▶ TASK INPUT
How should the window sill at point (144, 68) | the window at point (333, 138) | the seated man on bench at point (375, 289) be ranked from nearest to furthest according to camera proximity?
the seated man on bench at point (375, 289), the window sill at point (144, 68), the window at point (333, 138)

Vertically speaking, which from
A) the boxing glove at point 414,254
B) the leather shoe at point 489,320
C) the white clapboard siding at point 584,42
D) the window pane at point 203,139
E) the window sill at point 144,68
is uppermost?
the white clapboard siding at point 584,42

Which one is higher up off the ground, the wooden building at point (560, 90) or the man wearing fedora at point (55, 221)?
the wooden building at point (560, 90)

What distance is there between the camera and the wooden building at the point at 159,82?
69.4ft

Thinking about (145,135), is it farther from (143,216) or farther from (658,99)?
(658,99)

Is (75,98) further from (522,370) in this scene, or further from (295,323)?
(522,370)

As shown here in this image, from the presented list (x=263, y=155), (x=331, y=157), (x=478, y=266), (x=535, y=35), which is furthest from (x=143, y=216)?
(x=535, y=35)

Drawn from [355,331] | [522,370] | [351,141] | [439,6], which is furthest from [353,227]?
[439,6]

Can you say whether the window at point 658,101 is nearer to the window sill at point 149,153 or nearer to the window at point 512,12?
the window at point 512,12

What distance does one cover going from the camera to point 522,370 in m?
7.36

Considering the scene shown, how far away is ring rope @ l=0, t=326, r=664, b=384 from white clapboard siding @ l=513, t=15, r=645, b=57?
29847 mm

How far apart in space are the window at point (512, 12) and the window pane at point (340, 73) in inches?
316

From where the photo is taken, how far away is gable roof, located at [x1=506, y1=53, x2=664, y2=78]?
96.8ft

▶ DESCRIPTION OF THE TASK
Copy every one of the records above word for word, keeping each line unchanged.

▶ OUTPUT
How should the window sill at point (144, 68) | the window at point (333, 138) | the seated man on bench at point (375, 289) be ranked from nearest to furthest according to camera proximity?
the seated man on bench at point (375, 289), the window sill at point (144, 68), the window at point (333, 138)

Vertically speaking, which from
A) the boxing glove at point 414,254
B) the leather shoe at point 489,320
C) the white clapboard siding at point 584,42
D) the window pane at point 203,139
E) the window sill at point 144,68
is uppermost?
the white clapboard siding at point 584,42

Which one is higher up off the ground, the wooden building at point (560, 90) or the man wearing fedora at point (55, 221)?
the wooden building at point (560, 90)

What distance is there between the camera and the wooden building at the point at 159,82?
69.4ft

Thinking about (145,135), is it farther from (143,216) or farther from (658,99)?
(658,99)

Is (75,98) further from (522,370) in this scene, or further from (295,323)?
(522,370)

As shown here in this image, from the presented list (x=263, y=155), (x=331, y=157), (x=478, y=266), (x=535, y=35), which is furthest from (x=143, y=216)?
(x=535, y=35)

Drawn from [355,331] | [522,370] | [351,141] | [439,6], which is furthest from [353,227]?
[439,6]

Can you say whether the window at point 658,101 is nearer to the window sill at point 149,153 or nearer to the window at point 512,12?
the window at point 512,12

What distance does one cover going from the camera to point 522,370 in m?
7.36

Considering the scene shown, how far away is ring rope @ l=0, t=326, r=664, b=384 from white clapboard siding @ l=513, t=15, r=645, b=57?
29847 mm

How far apart in space are the window at point (512, 12) and the window pane at point (340, 73) in inches?
316

From where the photo is taken, how far away is gable roof, located at [x1=506, y1=53, x2=664, y2=78]?
96.8ft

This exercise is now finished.